Taking the RAID level into consideration, it is now possible to determine the calculated IOPs figure for the disk array:

Number of drives Multiplied by the drive IOPs muliplied by the RAID penalty.

Example: 10 x 15K rpm drives in RAID 10

10 * 200 * 0.66 = 1320 IOPs

This shows the calculated IOPs based only on the Disks but this leaves out the potential of the RAID controller to assist when cache is used.

So how do I determine the potential gain of the cache in the RAID controller?

I needed to find this out so I ran some tests.

I started with a PowerEdge R510 server with a H700 PERC controller with 512MB cache. The Disk array had 10 x 15krpm disks in RAID 10. To start off, I calculating that the array had the potental to deliver 1320 IOPs at a 50/50 read to write ratio. This was a good starting point but I needed to see how much extra the cache in the controller would offer when Write back and adaptive read ahead were configured. To do this I used vSphere 5 and an ESXi Hosts with a virtual machine that has IOMeter http://www.iometer.org/doc/downloads.html

I installed a windows 2008 R2 virtual machine with 2vCPU, 3GB RAM and a 500 GB hard disk. It is important to ensure that the hard disk size for this virtual machine is at least half the size of the total disk array. This ensures that the disk area that is tested is large enough to give an accurate sample of what will happen when many virtual machines are requesting I/O at the same time. I then installed IOMeter.

After installation I needed to configure IOMeter (always run IOMeter as administrator as it will attempt to access c:\) to mimic a workload similar to my companies applications. I have posted the IOMeter configuration files with a .txt extension iometerMytest to help (before they can be used in IOMeter change the .txt to .icf). Images below:

Using a maximum disk size value of 900000000 builds a test file of 450GB. This allows a large test area to be used when assessing the array performance.

When IOMeter first runs it builds a file according to the maximum disk size.
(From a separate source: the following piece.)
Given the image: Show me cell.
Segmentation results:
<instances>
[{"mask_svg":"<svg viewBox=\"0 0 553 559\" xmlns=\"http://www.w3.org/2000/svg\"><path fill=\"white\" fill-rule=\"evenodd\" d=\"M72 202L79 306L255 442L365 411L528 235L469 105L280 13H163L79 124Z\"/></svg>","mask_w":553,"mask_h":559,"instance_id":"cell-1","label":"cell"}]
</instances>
You can see the file in the c:\ .

The above image shows 26KB request size (in blue), 85% random requests (in red), 50/50 Read to Write ratio (in green) and the important one that will need adjusting to suit different arrays is the Burstiness adjustment (in orange). I use this to throttle IOMeter as by default it will hit the array as hard as possible and not have any consideration for latency. Virtual machines are sensitive to latency so I always consider this.  These 2 settings allow IOMeter to be throttled to give a more realistic idea of what the array can do.

When the access specification is run, IOMeter displays its view of the array performance but esxtop is the best way to view this.

Looking at esxtop\VM disk, shows that the disk array is performing at 1910IOPs but the latency is too high as 25ms is the maximum that I tolerate under normal situations.

Adjusting the Burst length lower will allow less requests in each burst and reduce the IOPs that IOMeter is requesting.

esxtop now shows less IOPs and a latency that is more acceptable.

Conclusion:

To use this information and apply it to the disk array calculations, I have first calculated that the disk array should have the potential for 1320 IOPs but it actually has produced 1744 IOPs with acceptable latency. This demonstrates a 30% improvement in IOPs potential when a Cache is included in a Disk array controller. So I have included this in the estimation guidance. I have seen even better improvements with 1GB cache.